More than once in recent weeks I've heard commentators state that we "shouldn't make health a political football".
I agree we shouldn't make a sport of it; but I totally disagree that health isn't a political issue.
Indeed the President of the British Medical Association, Prof Sir Michael Marmot, has made his own opinion clear, that physicians have a moral duty to speak out when the health and wellbeing of the nation is being put at risk by political decision-making.
This week an older patient, raised in the 1930s when there were "no hand-outs", told me that she can still remember her father losing his job and being in tears at being unable to feed his children because he had no money.
The British Medical Journal last month published a review of the growth in the number of food banks over the past five years. The Trussell Trust, an independent Christian organisation which oversees food banks across the UK, reported a growth in the number of food banks from 29 local authority areas in 2010 to 251 by 2014; last year almost one million people made use of them. In the United Kingdom, one of the richest countries on earth, we have hungry people queuing for food parcels.
Some argue that the growth in numbers is due to increased availability, that people just take advantage of the offer of free food. But what the BMJ report shows is that this is not the case. They identified that food banks follow deprivation; the more deprived the area, the greater cut-backs in local authority spending and the greater level of unemployment, the more likely there is to be a food bank. The typical person making use of them likely to be someone who is a single parent, or to have had personal benefit cuts or sanctions.

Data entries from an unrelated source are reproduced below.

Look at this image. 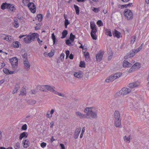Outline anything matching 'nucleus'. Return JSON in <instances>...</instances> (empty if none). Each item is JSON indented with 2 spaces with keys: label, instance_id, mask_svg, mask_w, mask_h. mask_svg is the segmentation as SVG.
<instances>
[{
  "label": "nucleus",
  "instance_id": "1",
  "mask_svg": "<svg viewBox=\"0 0 149 149\" xmlns=\"http://www.w3.org/2000/svg\"><path fill=\"white\" fill-rule=\"evenodd\" d=\"M84 112L86 113V118L88 119L97 118V110L94 107H86L84 109Z\"/></svg>",
  "mask_w": 149,
  "mask_h": 149
},
{
  "label": "nucleus",
  "instance_id": "2",
  "mask_svg": "<svg viewBox=\"0 0 149 149\" xmlns=\"http://www.w3.org/2000/svg\"><path fill=\"white\" fill-rule=\"evenodd\" d=\"M36 38L37 41L40 45H42V41L40 40L39 38V35L37 33H33L31 34L28 35L24 40L26 43H29L34 41Z\"/></svg>",
  "mask_w": 149,
  "mask_h": 149
},
{
  "label": "nucleus",
  "instance_id": "3",
  "mask_svg": "<svg viewBox=\"0 0 149 149\" xmlns=\"http://www.w3.org/2000/svg\"><path fill=\"white\" fill-rule=\"evenodd\" d=\"M132 91V89L129 88L123 87L115 94L114 97H117L122 95H126L130 93Z\"/></svg>",
  "mask_w": 149,
  "mask_h": 149
},
{
  "label": "nucleus",
  "instance_id": "4",
  "mask_svg": "<svg viewBox=\"0 0 149 149\" xmlns=\"http://www.w3.org/2000/svg\"><path fill=\"white\" fill-rule=\"evenodd\" d=\"M124 15L125 18L128 20L132 19L133 18V14L132 11L129 9H126L124 11Z\"/></svg>",
  "mask_w": 149,
  "mask_h": 149
},
{
  "label": "nucleus",
  "instance_id": "5",
  "mask_svg": "<svg viewBox=\"0 0 149 149\" xmlns=\"http://www.w3.org/2000/svg\"><path fill=\"white\" fill-rule=\"evenodd\" d=\"M10 61L12 66L13 69L15 70L17 67L18 58L16 57H13L10 59Z\"/></svg>",
  "mask_w": 149,
  "mask_h": 149
},
{
  "label": "nucleus",
  "instance_id": "6",
  "mask_svg": "<svg viewBox=\"0 0 149 149\" xmlns=\"http://www.w3.org/2000/svg\"><path fill=\"white\" fill-rule=\"evenodd\" d=\"M75 38V36L73 35L72 33H71L69 39H68L66 40V44L70 46L73 45L72 44V42L74 41Z\"/></svg>",
  "mask_w": 149,
  "mask_h": 149
},
{
  "label": "nucleus",
  "instance_id": "7",
  "mask_svg": "<svg viewBox=\"0 0 149 149\" xmlns=\"http://www.w3.org/2000/svg\"><path fill=\"white\" fill-rule=\"evenodd\" d=\"M142 114L144 115L146 118L149 117V107L145 106L143 108L141 109Z\"/></svg>",
  "mask_w": 149,
  "mask_h": 149
},
{
  "label": "nucleus",
  "instance_id": "8",
  "mask_svg": "<svg viewBox=\"0 0 149 149\" xmlns=\"http://www.w3.org/2000/svg\"><path fill=\"white\" fill-rule=\"evenodd\" d=\"M140 83L139 81H137L134 82L130 83L128 85V87L132 89L139 86Z\"/></svg>",
  "mask_w": 149,
  "mask_h": 149
},
{
  "label": "nucleus",
  "instance_id": "9",
  "mask_svg": "<svg viewBox=\"0 0 149 149\" xmlns=\"http://www.w3.org/2000/svg\"><path fill=\"white\" fill-rule=\"evenodd\" d=\"M23 63L24 69L26 71L29 70L30 69V65L28 60L24 61Z\"/></svg>",
  "mask_w": 149,
  "mask_h": 149
},
{
  "label": "nucleus",
  "instance_id": "10",
  "mask_svg": "<svg viewBox=\"0 0 149 149\" xmlns=\"http://www.w3.org/2000/svg\"><path fill=\"white\" fill-rule=\"evenodd\" d=\"M28 6L32 13H34L36 12V8L33 3H30L28 4Z\"/></svg>",
  "mask_w": 149,
  "mask_h": 149
},
{
  "label": "nucleus",
  "instance_id": "11",
  "mask_svg": "<svg viewBox=\"0 0 149 149\" xmlns=\"http://www.w3.org/2000/svg\"><path fill=\"white\" fill-rule=\"evenodd\" d=\"M140 64L138 62L135 63L130 68L129 70L130 72H132V71L134 70L139 69V68Z\"/></svg>",
  "mask_w": 149,
  "mask_h": 149
},
{
  "label": "nucleus",
  "instance_id": "12",
  "mask_svg": "<svg viewBox=\"0 0 149 149\" xmlns=\"http://www.w3.org/2000/svg\"><path fill=\"white\" fill-rule=\"evenodd\" d=\"M7 9L10 13L14 11L16 9L14 5L10 3H8Z\"/></svg>",
  "mask_w": 149,
  "mask_h": 149
},
{
  "label": "nucleus",
  "instance_id": "13",
  "mask_svg": "<svg viewBox=\"0 0 149 149\" xmlns=\"http://www.w3.org/2000/svg\"><path fill=\"white\" fill-rule=\"evenodd\" d=\"M75 113L77 116L81 119L86 118V113L84 114L79 111H76Z\"/></svg>",
  "mask_w": 149,
  "mask_h": 149
},
{
  "label": "nucleus",
  "instance_id": "14",
  "mask_svg": "<svg viewBox=\"0 0 149 149\" xmlns=\"http://www.w3.org/2000/svg\"><path fill=\"white\" fill-rule=\"evenodd\" d=\"M90 27L91 29V32L96 33L97 32V27L94 23H90Z\"/></svg>",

So if I, as a doctor, am not allowed to be moved by people's plight and food insecurity, let's make it a simple health issue. Poor diet, poor housing, financial worries, and unemployment are bad for your health. Health inequalities are, literally, killing people across Nottinghamshire. Health inequalities create disability and reduce life expectancy. And there's nothing fair about that.
And even if we want to take a purely financial point of view, health inequalities cost everyone. It places unmanageable demands on our health service and increases the overall benefits bill. So no-one wins, least of all the single mum depending on charity, queuing to provide food for her children because she can no longer provide for them herself.
Health inequalities are avoidable. Poverty is a policy choice. So, is health a political football? I've just been shown the red card. Final score, nil-nil.